(WHAT TO WORK ON) Verbatim copy, images removed: write out the entries below.

Collected data

┏━━

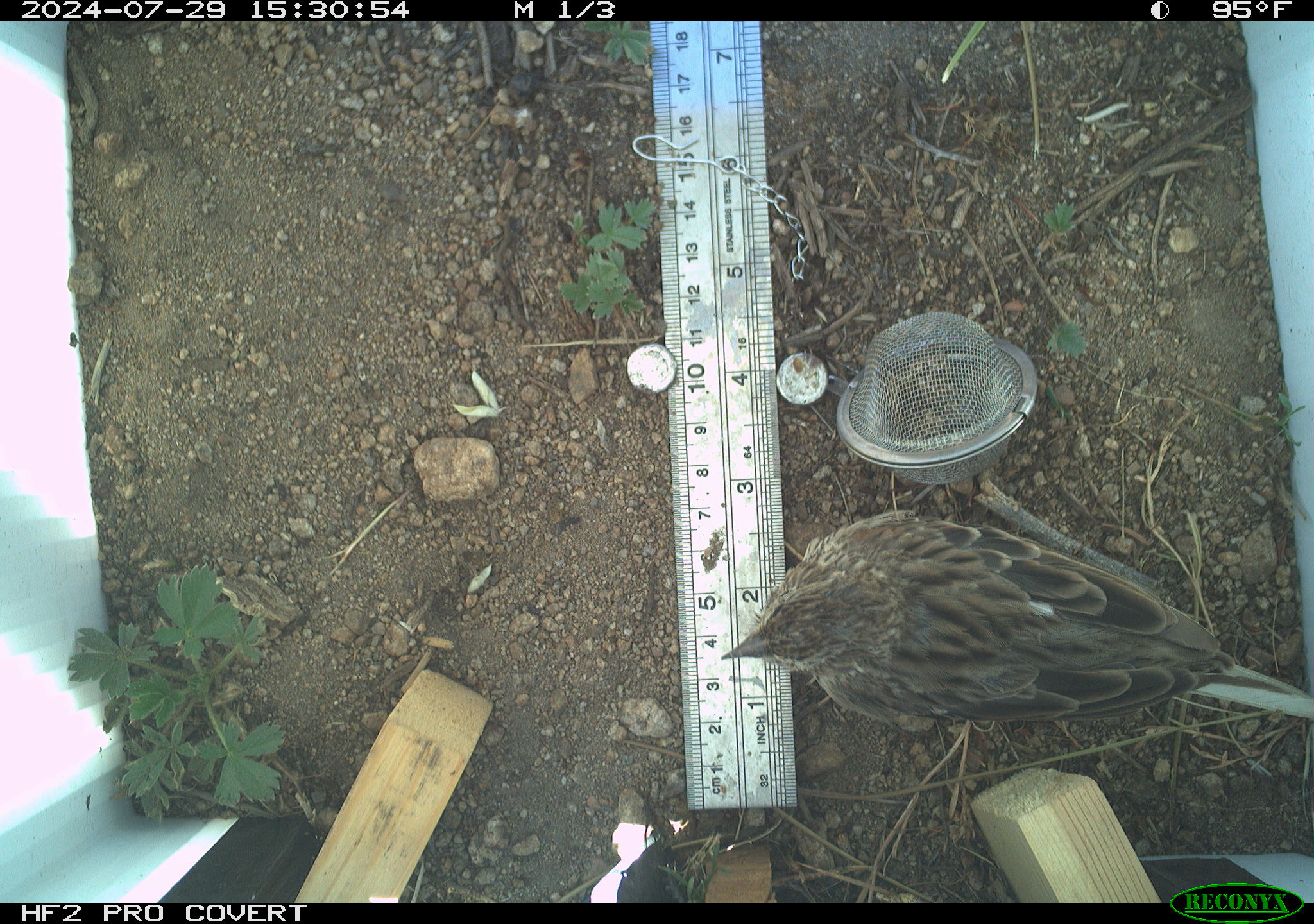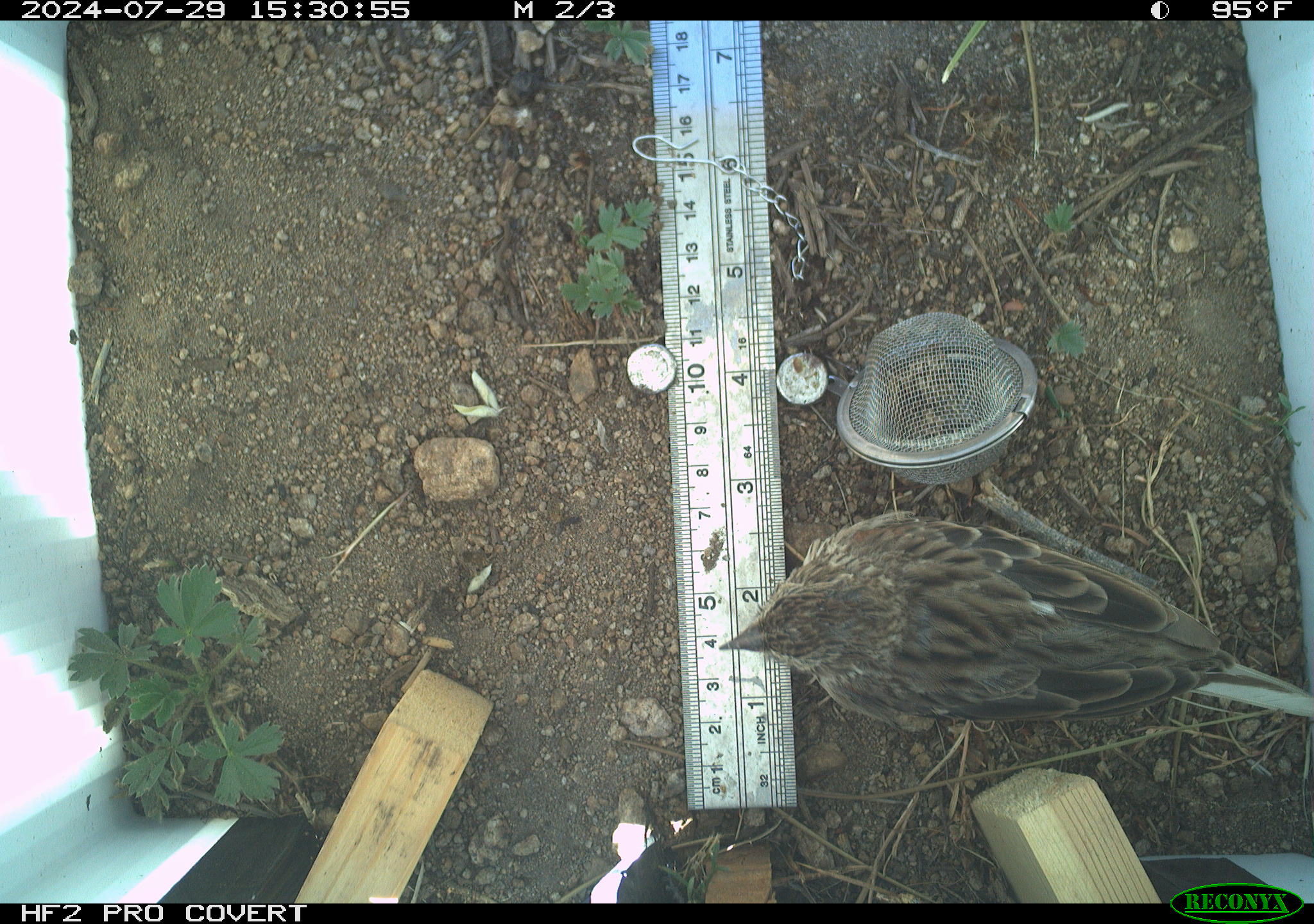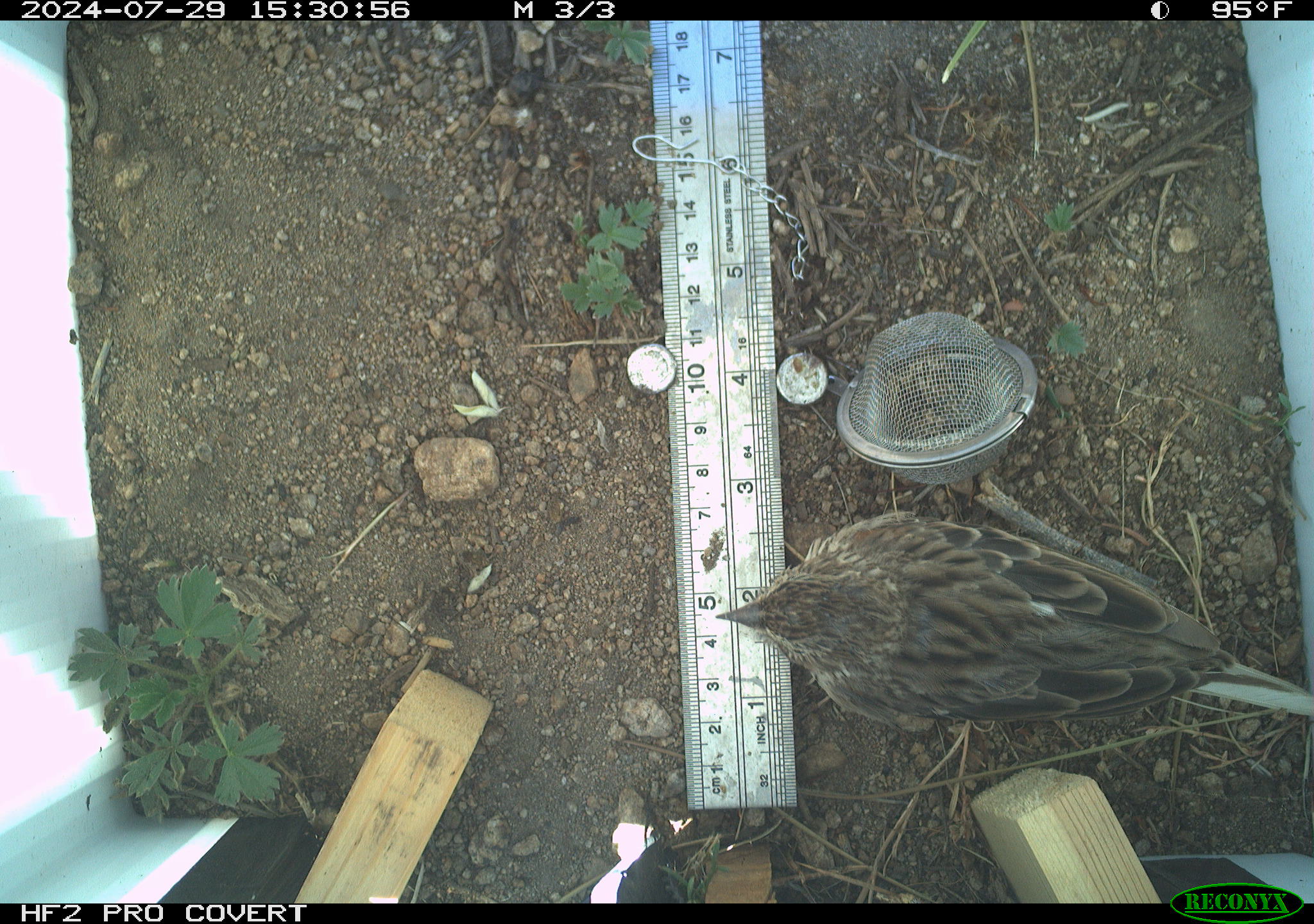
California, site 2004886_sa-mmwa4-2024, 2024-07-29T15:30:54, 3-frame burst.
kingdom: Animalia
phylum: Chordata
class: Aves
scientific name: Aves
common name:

┗━━

(ANSWER BOX)
California, site 2004886_sa-mmwa4-2024, 2024-07-29T15:30:54, 3-frame burst.
kingdom: Animalia
phylum: Chordata
class: Aves
scientific name: Aves
common name:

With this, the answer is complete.